Below the story, it states in a reference to a story inside the section: “Newly released e-mails most damaging revelation yet.”

Please be honest, now, and tell people what law was broken or crime committed. There is none.

The paper failed to note in its main story that there never was any damaging information provided from that meeting, so again, where is the crime?

It also fails to mention — and I do not recall any headline in the Star Tribune that discussed it — the actual meetings that surrogates of the Clinton campaign held with Ukraine officials in order to damage the Trump campaign, which in large part led to the firing of Paul Manafort. He is still not charged with a crime.

So the Star Tribune’s exuberance to bring down our president and to fall in line with the left and Democrats is clearly on display for all to see.

All we ever ask for is honesty and full disclosure of the facts, and the Star Tribune has failed miserably on both accounts.

Dale Probasco, Backus, Minn.


Russia may be threat, but there’s worry about refugees, too

Regarding “Fake fears: Trump’s tall tales in Europe” (Opinion Exchange, July 11): The Baltic states’ tragic history of occupation by both the Nazis and the Soviets lends credence to John Freivalds’ observation that Putin’s Russia represents the greatest existential threat to Latvia’s independence. But when Freivalds went on to comment about “Europeans who don’t have the same paranoia about Muslims that Donald Trump has,” he should have exempted Latvia and the other Baltic states. These countries have indicated that they also feel existentially threatened by the uncontrolled flood of Middle Eastern refugees pouring into Europe. This concern is reflected in the fact that they have effectively closed their borders in defiance of the migrant quotas imposed on them by the European Union.

Peter D. Abarbanel, Apple Valley


So City Council president thinks this is good PR? Backfire.

Minneapolis City Council President Barb Johnson says the X Games taking place at U.S. Bank Stadium this week will be “good PR” (“X Games: Thrills, spills and gridlock,” July 12). Let’s have a short refresher. PR is the abbreviation for public relations. As a member of the downtown-residing public, I think she has lost the tread of logic or good judgment. The event discourages people from wanting to live here. Trades a short-term hit of retail for long-term patronage. And I don’t believe that President Johnson can demonstrate a single business coming to a city because it “hosted” this disruptive carnival.

Give us back our streets so we feel justified in paying the very, very large real-estate taxes we have been assessed.

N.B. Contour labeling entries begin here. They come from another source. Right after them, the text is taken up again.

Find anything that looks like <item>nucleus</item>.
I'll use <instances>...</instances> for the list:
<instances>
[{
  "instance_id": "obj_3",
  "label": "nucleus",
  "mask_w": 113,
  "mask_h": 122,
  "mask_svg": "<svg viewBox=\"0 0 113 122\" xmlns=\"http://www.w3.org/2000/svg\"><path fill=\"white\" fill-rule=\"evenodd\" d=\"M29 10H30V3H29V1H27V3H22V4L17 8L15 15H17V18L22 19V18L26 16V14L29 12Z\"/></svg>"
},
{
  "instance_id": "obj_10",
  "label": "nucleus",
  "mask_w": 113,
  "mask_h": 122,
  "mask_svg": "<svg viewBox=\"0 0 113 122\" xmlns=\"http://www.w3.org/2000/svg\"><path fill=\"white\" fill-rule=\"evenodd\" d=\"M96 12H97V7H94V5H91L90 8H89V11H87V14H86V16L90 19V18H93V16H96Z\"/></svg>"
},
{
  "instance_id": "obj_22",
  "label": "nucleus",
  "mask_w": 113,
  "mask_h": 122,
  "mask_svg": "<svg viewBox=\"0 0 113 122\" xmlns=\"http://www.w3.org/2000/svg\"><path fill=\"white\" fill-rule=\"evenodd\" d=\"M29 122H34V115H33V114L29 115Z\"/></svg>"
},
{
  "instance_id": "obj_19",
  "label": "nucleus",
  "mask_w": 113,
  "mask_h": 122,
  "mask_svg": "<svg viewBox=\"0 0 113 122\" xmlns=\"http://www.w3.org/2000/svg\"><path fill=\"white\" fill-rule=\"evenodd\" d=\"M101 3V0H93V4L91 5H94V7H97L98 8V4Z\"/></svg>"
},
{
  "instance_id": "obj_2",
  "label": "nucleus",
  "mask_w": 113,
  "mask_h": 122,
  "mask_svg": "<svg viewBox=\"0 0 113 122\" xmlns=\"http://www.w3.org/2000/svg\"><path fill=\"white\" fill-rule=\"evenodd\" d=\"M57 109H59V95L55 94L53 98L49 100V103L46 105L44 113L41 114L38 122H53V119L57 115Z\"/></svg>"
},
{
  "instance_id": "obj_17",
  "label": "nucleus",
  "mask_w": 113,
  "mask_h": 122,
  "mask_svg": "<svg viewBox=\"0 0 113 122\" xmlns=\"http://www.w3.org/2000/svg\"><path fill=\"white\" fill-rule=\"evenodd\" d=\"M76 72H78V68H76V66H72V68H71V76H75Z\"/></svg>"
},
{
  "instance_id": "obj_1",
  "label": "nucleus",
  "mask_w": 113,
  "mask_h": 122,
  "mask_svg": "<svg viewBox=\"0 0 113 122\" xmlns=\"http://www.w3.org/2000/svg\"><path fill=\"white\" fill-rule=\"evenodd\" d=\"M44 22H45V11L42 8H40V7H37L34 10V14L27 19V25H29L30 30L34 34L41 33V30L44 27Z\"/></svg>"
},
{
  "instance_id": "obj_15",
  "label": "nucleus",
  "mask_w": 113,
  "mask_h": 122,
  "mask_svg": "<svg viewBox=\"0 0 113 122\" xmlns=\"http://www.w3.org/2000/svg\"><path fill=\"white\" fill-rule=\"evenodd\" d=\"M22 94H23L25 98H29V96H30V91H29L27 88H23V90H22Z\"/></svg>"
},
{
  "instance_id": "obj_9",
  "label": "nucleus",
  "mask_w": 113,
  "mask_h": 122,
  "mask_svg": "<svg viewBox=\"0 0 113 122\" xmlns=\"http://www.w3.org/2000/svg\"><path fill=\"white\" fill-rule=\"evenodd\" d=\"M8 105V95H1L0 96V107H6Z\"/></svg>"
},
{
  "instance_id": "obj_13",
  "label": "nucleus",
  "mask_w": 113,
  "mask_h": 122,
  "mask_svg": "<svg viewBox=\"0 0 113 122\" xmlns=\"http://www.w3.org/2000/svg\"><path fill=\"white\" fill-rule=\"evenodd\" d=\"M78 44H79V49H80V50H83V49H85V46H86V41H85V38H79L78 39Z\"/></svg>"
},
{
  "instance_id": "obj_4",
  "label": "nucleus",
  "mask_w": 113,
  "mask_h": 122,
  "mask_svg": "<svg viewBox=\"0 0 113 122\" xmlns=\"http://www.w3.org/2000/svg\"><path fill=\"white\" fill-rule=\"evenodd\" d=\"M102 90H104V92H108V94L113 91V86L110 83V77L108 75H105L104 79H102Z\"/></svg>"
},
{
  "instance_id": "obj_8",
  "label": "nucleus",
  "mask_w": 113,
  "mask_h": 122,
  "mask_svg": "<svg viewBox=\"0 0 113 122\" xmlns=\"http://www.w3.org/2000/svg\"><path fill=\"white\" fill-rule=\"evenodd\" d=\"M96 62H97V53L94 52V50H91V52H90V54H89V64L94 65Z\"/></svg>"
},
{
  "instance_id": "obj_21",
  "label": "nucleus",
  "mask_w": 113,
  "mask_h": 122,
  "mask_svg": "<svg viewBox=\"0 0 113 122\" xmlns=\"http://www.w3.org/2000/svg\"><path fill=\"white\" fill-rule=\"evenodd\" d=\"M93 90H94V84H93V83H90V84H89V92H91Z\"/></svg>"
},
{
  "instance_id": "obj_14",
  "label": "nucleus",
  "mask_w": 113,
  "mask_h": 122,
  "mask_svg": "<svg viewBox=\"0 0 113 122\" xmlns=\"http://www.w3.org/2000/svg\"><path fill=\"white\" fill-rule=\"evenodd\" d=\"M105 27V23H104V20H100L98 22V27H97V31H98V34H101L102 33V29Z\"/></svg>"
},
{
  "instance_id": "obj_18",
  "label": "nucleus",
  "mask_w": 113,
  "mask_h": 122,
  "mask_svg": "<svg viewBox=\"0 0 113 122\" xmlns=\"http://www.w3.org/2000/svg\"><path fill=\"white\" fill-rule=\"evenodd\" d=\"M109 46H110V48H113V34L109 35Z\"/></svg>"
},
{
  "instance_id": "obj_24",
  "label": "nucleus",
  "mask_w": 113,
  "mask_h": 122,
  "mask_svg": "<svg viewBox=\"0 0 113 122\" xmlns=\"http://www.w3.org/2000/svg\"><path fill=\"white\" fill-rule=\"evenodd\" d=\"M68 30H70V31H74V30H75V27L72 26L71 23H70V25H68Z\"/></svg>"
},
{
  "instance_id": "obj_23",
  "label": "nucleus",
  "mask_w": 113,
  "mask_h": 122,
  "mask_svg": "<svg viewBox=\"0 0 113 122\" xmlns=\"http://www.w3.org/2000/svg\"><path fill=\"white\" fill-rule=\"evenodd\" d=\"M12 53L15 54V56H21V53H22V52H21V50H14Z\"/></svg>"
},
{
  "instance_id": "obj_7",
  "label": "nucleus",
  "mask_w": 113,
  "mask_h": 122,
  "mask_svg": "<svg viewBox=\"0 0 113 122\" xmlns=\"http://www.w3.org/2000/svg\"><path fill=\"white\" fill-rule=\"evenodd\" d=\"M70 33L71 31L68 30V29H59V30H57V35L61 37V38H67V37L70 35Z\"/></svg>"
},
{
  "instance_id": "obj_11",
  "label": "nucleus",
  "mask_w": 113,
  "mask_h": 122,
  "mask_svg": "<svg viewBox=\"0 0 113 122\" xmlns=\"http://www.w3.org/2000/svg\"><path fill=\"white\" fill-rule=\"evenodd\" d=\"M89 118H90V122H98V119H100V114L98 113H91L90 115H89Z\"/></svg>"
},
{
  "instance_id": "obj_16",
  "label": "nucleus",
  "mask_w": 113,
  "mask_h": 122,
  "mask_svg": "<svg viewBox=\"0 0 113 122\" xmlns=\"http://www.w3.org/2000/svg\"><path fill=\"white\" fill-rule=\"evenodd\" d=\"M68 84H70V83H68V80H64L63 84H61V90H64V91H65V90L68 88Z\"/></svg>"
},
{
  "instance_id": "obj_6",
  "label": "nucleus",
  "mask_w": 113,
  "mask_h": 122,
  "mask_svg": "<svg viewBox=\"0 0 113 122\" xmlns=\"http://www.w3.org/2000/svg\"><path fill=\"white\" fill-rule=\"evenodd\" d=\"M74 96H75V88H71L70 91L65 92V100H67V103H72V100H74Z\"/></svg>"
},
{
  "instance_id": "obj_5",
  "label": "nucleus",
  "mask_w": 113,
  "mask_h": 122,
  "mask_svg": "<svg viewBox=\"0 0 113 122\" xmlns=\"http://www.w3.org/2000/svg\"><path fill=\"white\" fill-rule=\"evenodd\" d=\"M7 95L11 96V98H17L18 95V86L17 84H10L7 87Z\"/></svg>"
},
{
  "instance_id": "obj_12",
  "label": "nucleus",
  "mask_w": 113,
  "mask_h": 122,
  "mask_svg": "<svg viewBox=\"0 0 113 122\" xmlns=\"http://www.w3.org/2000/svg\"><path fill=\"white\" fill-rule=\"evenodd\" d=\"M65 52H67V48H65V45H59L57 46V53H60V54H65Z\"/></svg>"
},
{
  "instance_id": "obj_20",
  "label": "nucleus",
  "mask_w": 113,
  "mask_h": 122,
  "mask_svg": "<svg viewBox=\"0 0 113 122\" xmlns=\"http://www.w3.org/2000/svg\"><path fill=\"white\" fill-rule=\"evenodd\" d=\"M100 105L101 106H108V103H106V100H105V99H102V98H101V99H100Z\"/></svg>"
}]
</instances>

Michael Goldnerl, Minneapolis


There’s plenty to understand, and here’s a book for starters

In the July 12 article “Like a complete unknown,” University of Minnesota instructor Katelin Krieg is quoted as saying she finally “got” Bob Dylan when she bought a CD copy of “Highway 61 Revisited.” I think readers should know of the similarly named book, edited by Colleen J. Sheehy and Thomas Swiss, published in 2009 by the University of Minnesota Press and containing papers presented at a symposium, “Highway 61 Revisited: Bob Dylan’s Road from Minnesota to the World,” held at the University of Minnesota in March 2007. For the first time, scholars from a variety of disciplines and nations were brought together to discuss Dylan’s impact on music and culture. Their research and conclusions published in this book make clear why Dylan won the Nobel Prize for Literature and why Krieg finally “got” it.